▶ Exercise brief:
After locating the line that contains "Maison à louer, 50m², LE PERREUX SUR MARNE", quote it and all lines after it through the end of the entries, and nothing more. Pictures stay out.

(Image-caption web data)
★ ★ ★ ★
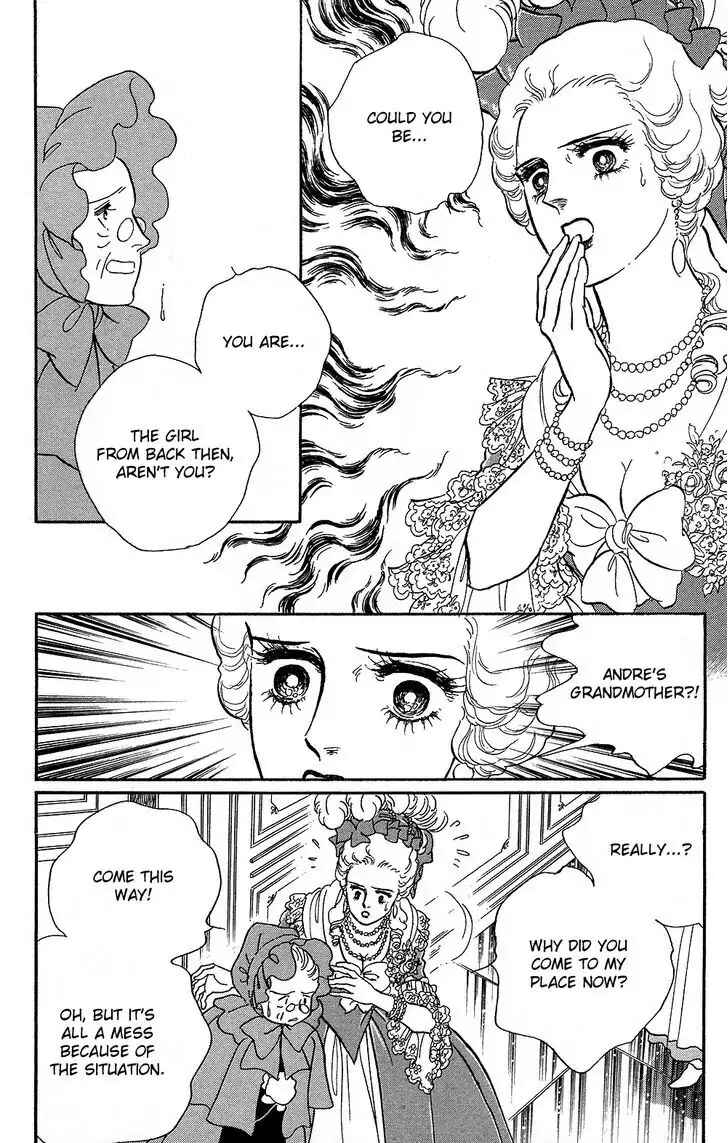 Versailles no Bara Chapter 57 - Page 34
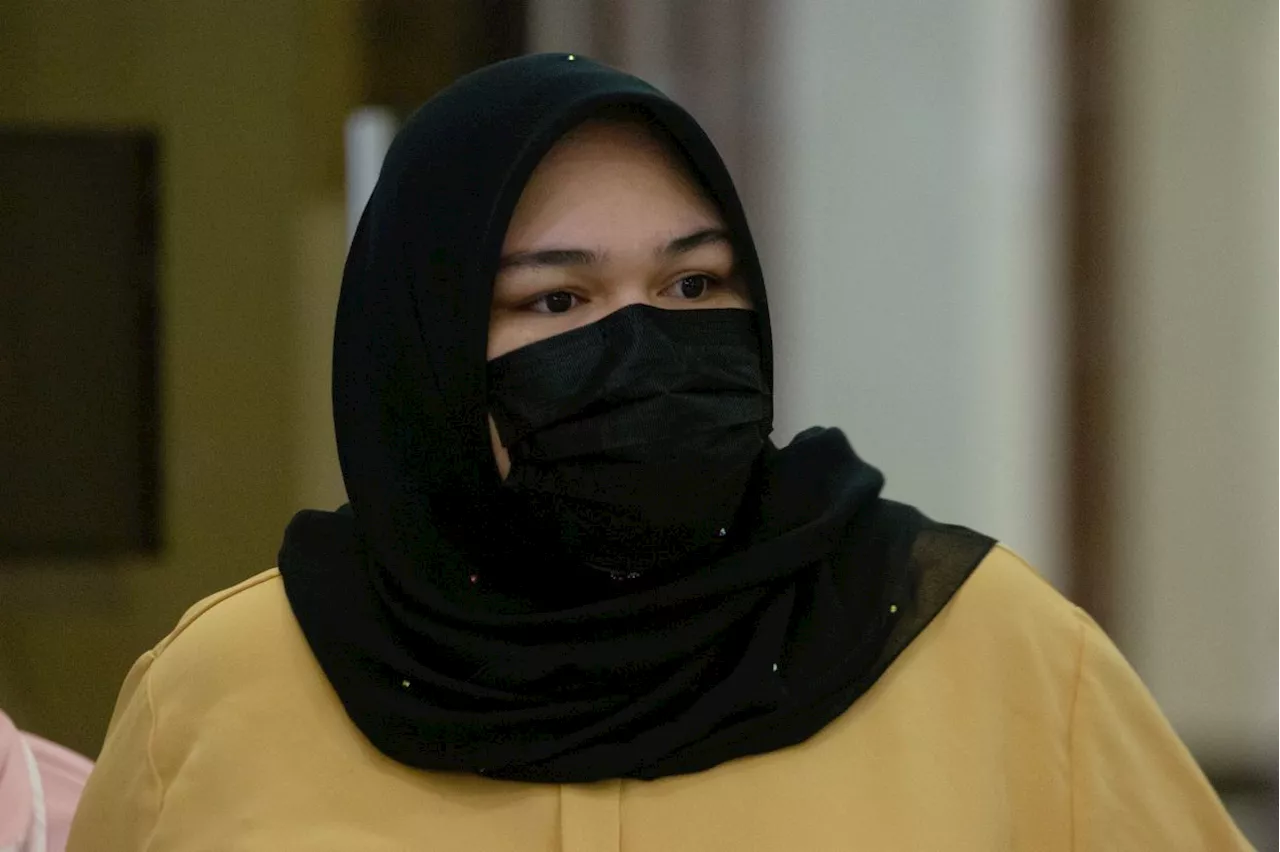 Bella case: Siti Bainun fabricated hot water incident, says judge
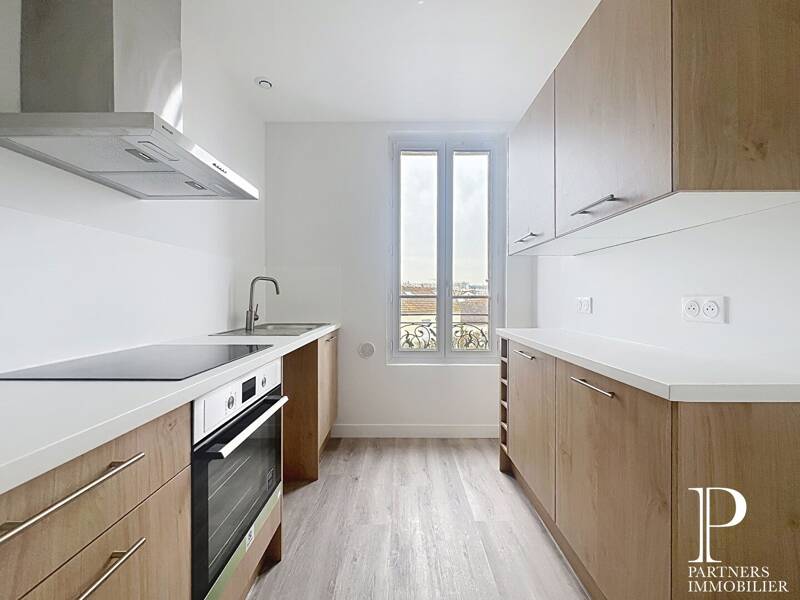 Maison à louer, 50m², LE PERREUX SUR MARNE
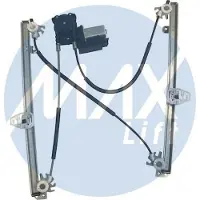 Max WRN157-L Raammechanisme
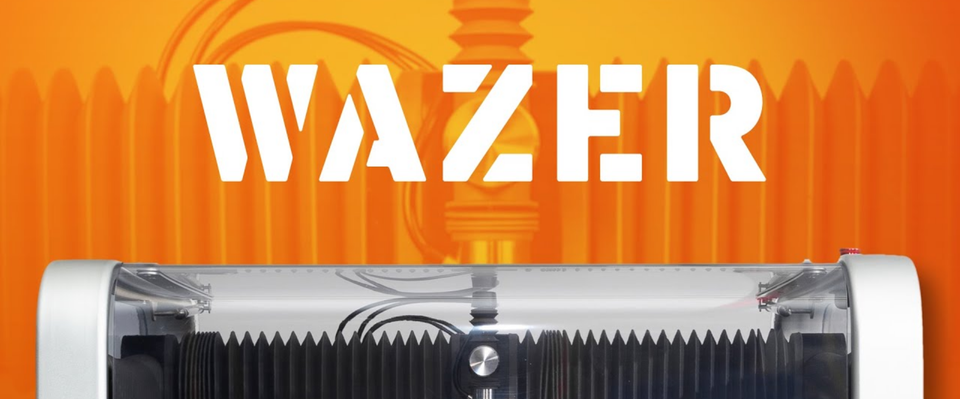 You're Invited: Come Experience the WAZER Pro Live at MatterHackers HQ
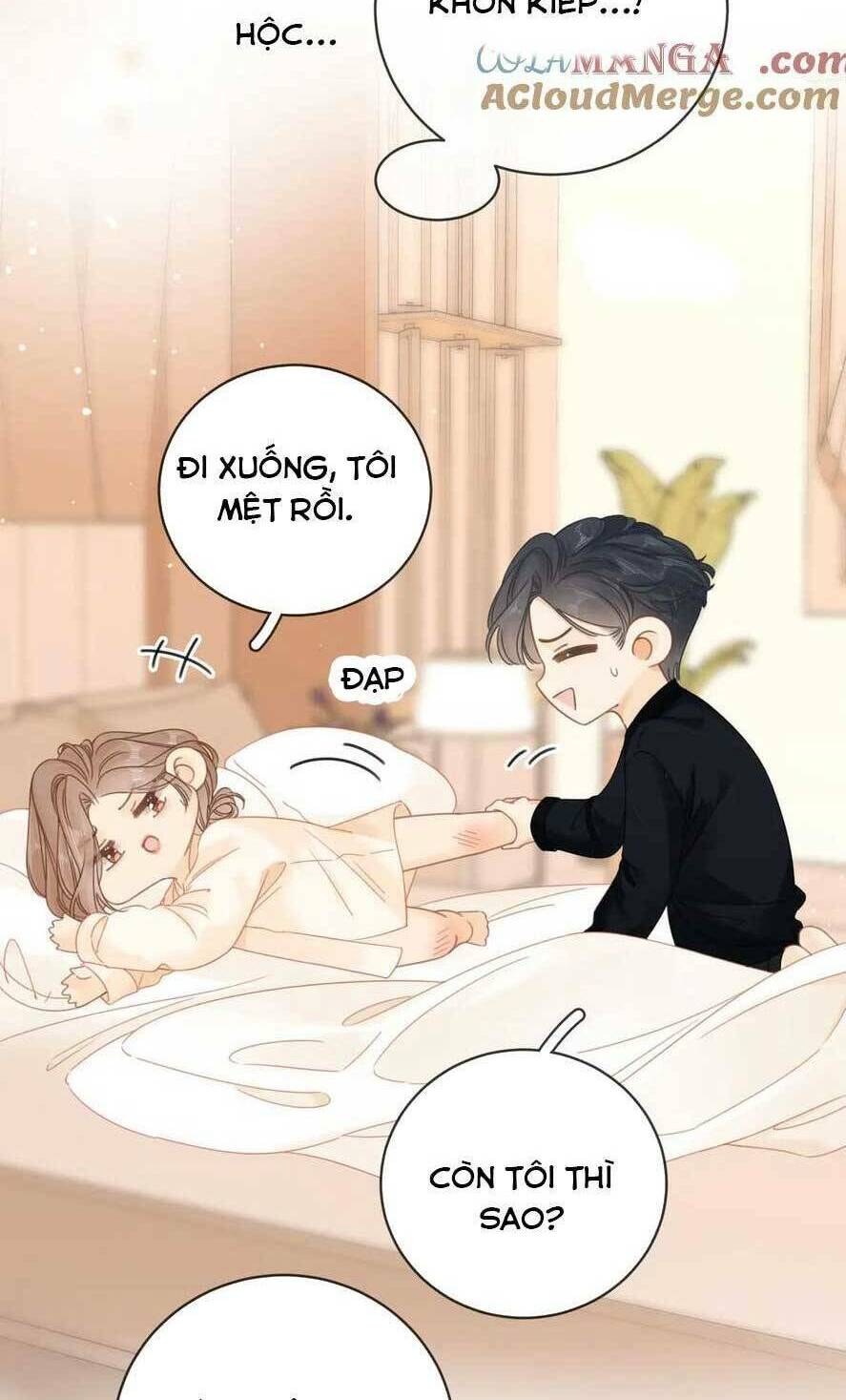 Vưu Vật Chapter 32 - Trang 2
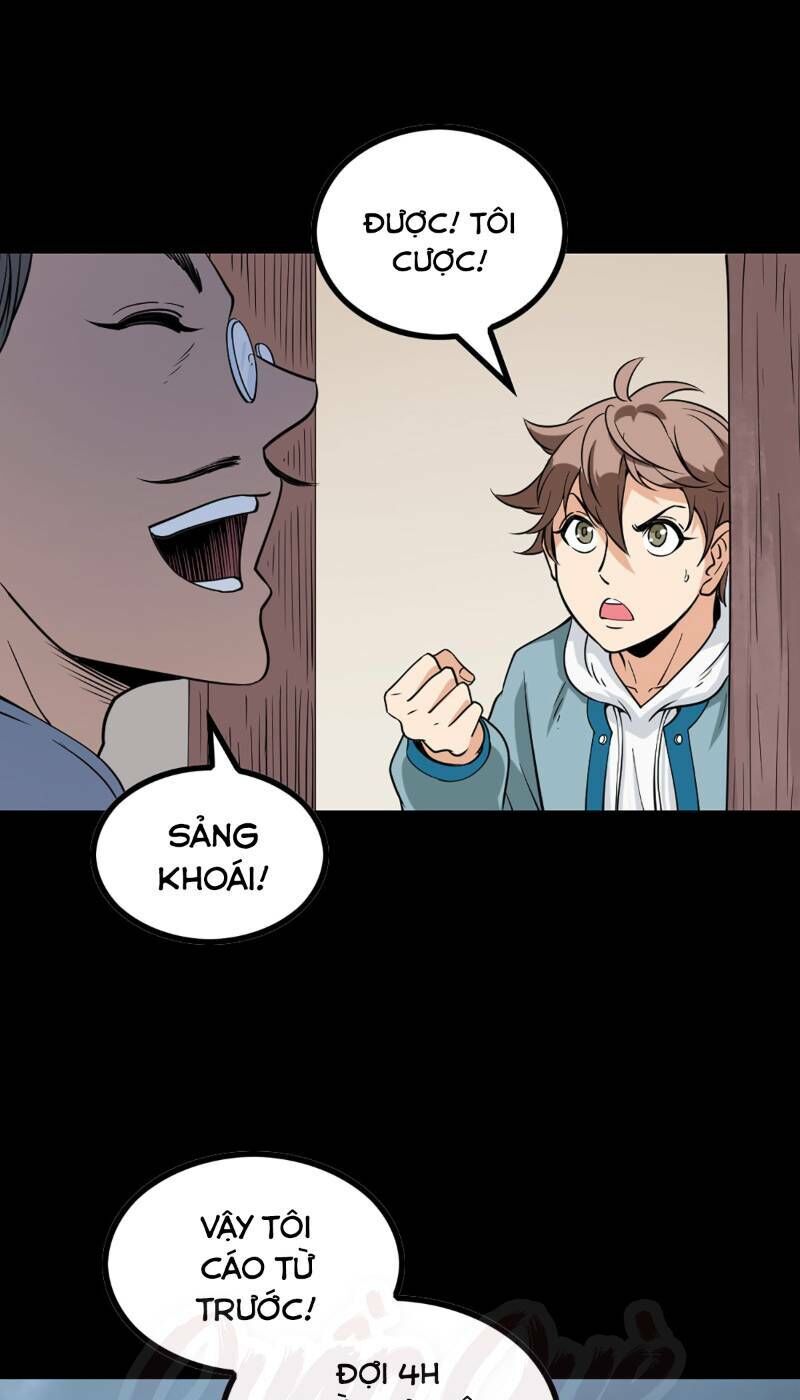 Tru Tà Chapter 62 - 10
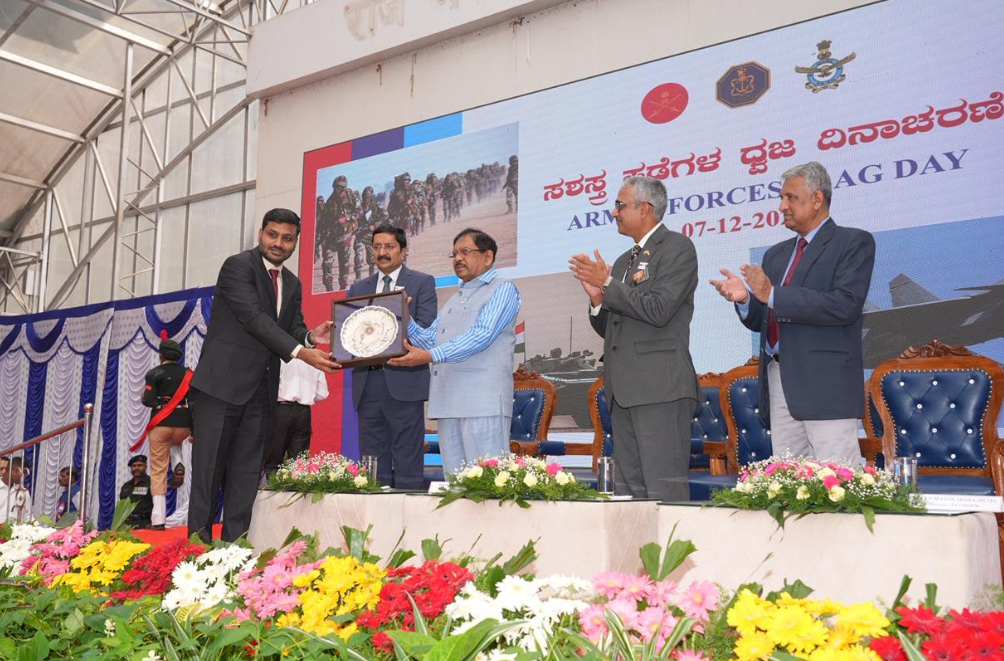 Village Development Works Accelerated; Five Development Projects Approved Under NL-2025 Scheme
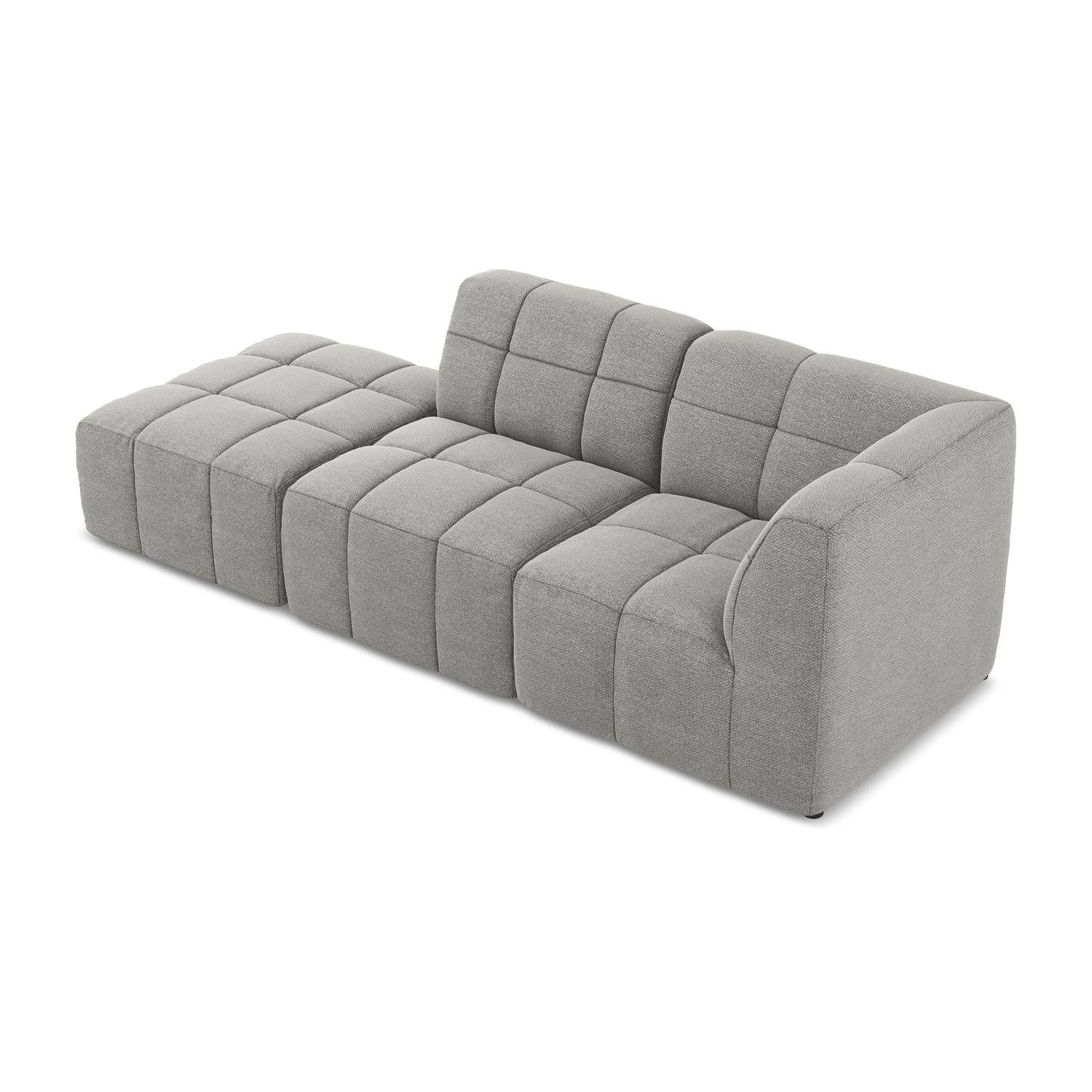 Pixie - Fabb - Jasny szary / Prawy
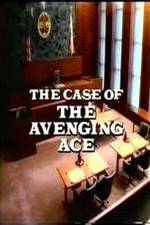 Watch Perry Mason: The Case of the Avenging Ace Solarmovie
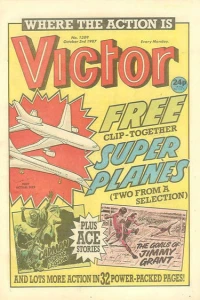 Issue #1389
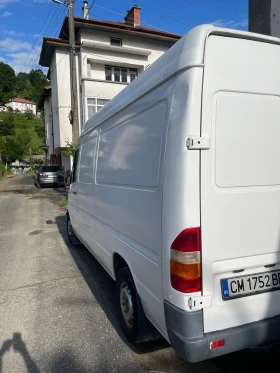 Mercedes-Benz Sprinter 312, снимка 3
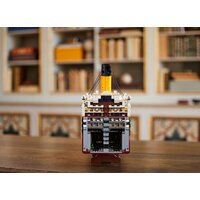 Конструктор LEGO Creator Expert 10294 Титаник - Изображение №17 — Chaika Market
★ ★ ★ ★
▶ Response to the task:
 Maison à louer, 50m², LE PERREUX SUR MARNE
 Max WRN157-L Raammechanisme
 You're Invited: Come Experience the WAZER Pro Live at MatterHackers HQ
 Vưu Vật Chapter 32 - Trang 2
 Tru Tà Chapter 62 - 10
 Village Development Works Accelerated; Five Development Projects Approved Under NL-2025 Scheme
 Pixie - Fabb - Jasny szary / Prawy
 Watch Perry Mason: The Case of the Avenging Ace Solarmovie
 Issue #1389
 Mercedes-Benz Sprinter 312, снимка 3
 Конструктор LEGO Creator Expert 10294 Титаник - Изображение №17 — Chaika Market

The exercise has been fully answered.